====== Study text
You supposed yourself to be a judger. Now it seems like you are just bending MBTI into whatever you want, so that it'll fit you. For example, giving prime importance to "having Te" or "not having Te".


> and have 9 as a fix. Te processes information and judges it (usefulness, efficiency, etc.), while Ti processes it because it's interesting. That's why INTJ prefers to give orders ("you! fix this, because...") while INTP gives information ("it may use some fixing *wink, wink*")


..."because it's interesting" in Socionics is an excuse that should be tied primarily to Intuition dominants of all kinds (Ixx). I don't know why you'd even attempt to tie it to a Judging function like Ti, if you are to treat The Functions similarly in both universes.


> I agree about 9 and ILI. At least when it's ILI-Ni, when ILI-Te would like to clash with you (and that's 8).


I prefer not to use subtypes at all, because they seem to contradict what the types stand for. Like why would an Intuition dominant be a Thinking subtype? Neither ILI nor LII are very 8 at all. Depending on how you view Socionics types and Enneagram types you can make arguments for one type being marginally more 8 than another, but what's the point?


> ILI is a schemer, a grey eminence.


Huh? Why don't you actually read about ILI from actual Socionics sources before saying stuff like this?


> MBTI says that INTJ has inferior Se, Socionics amplifies that.


Huh, amplifies what? All MBTI descriptions I know only mentions Se in INTJs to say that it's weak and problematic, similar to how vulnerable/PoLR Se is most problematic in xIIs.
============
*Exercise set*
**1)** In the thread, which dominants does the reply say should be tied to "because it's interesting" in Socionics?
**2)** Write out the part of the thread between "Huh? Why don't" and "Socionics amplifies that.", inclusive.
The rows that follow have no connection to the thread.
====== Records
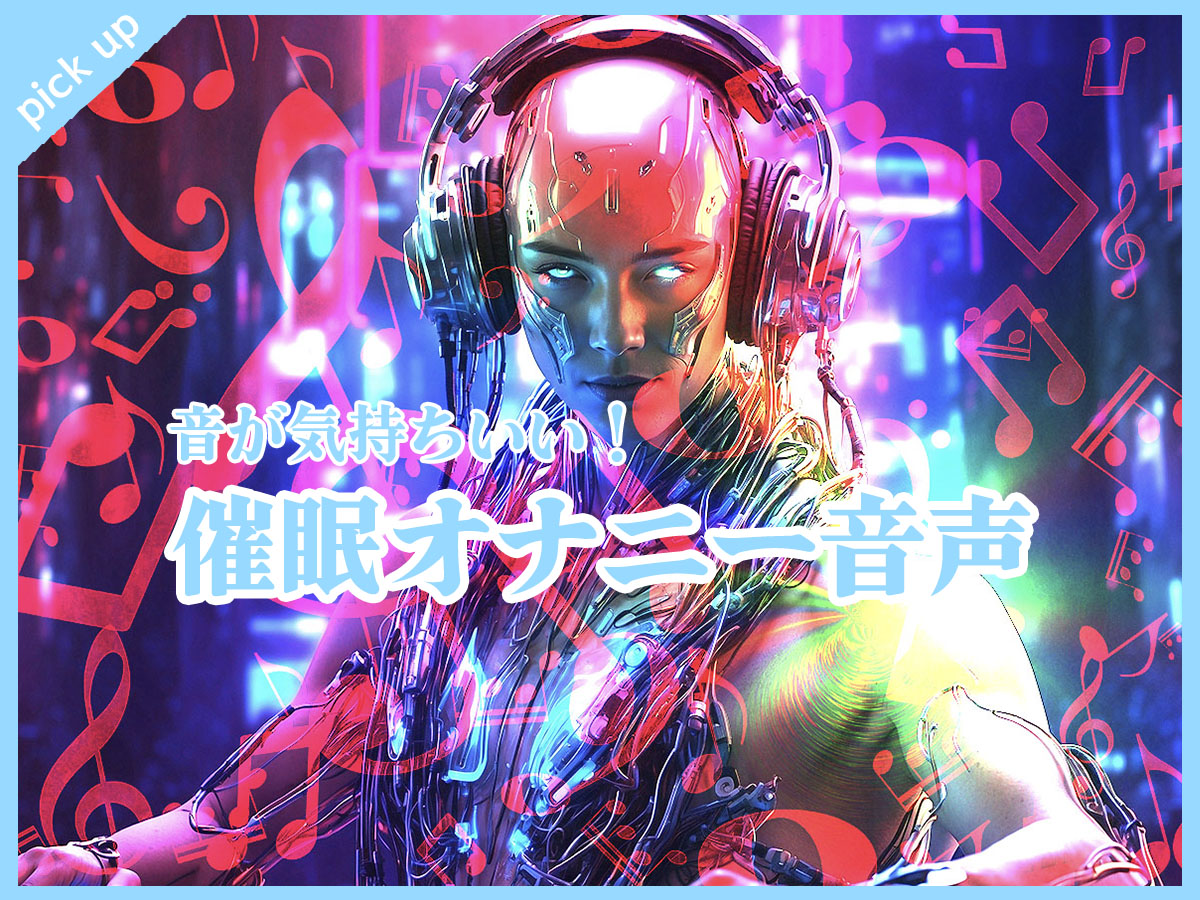 音に犯される系の催眠オナニー音声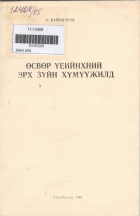 Дотоод хавтасны зургууд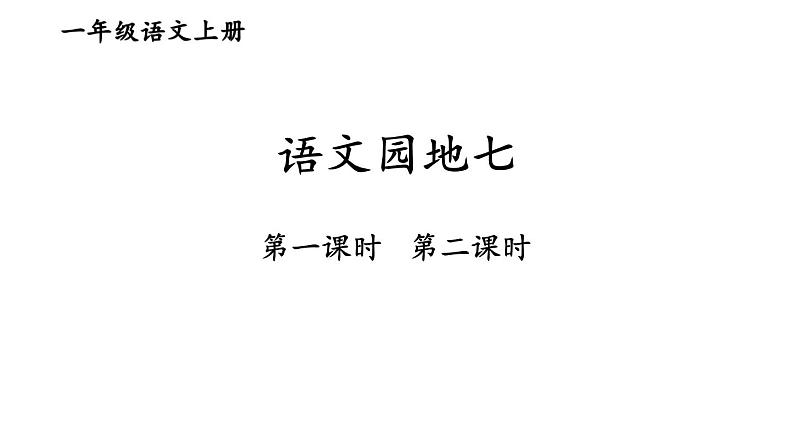 语文园地七2023秋统编版语文一年级上册【课件】第1页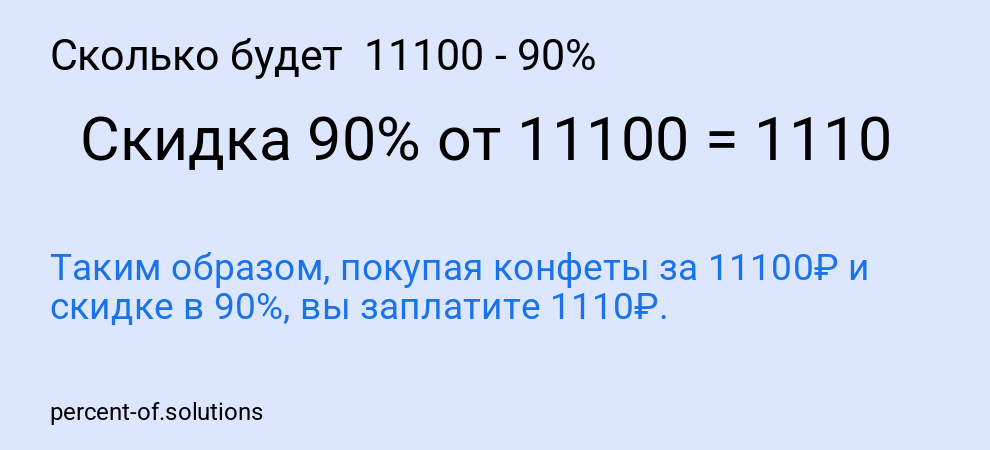 Сколько будет 11100 - 90%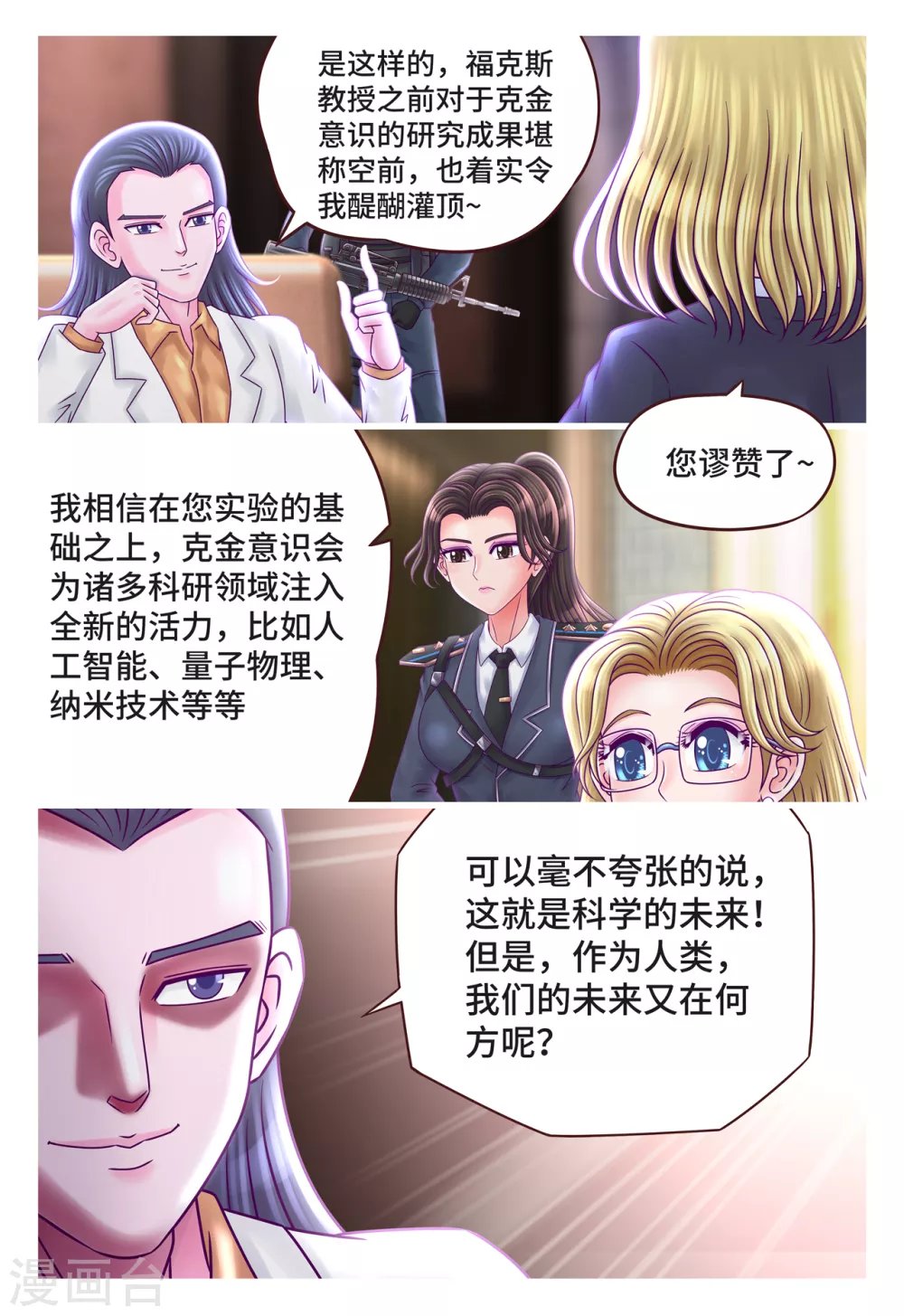 第12话 来者不善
============
*Problem solutions*
**1)** Intuition dominants of all kinds (Ixx).

**2)**
Huh? Why don't you actually read about ILI from actual Socionics sources before saying stuff like this?


> MBTI says that INTJ has inferior Se, Socionics amplifies that.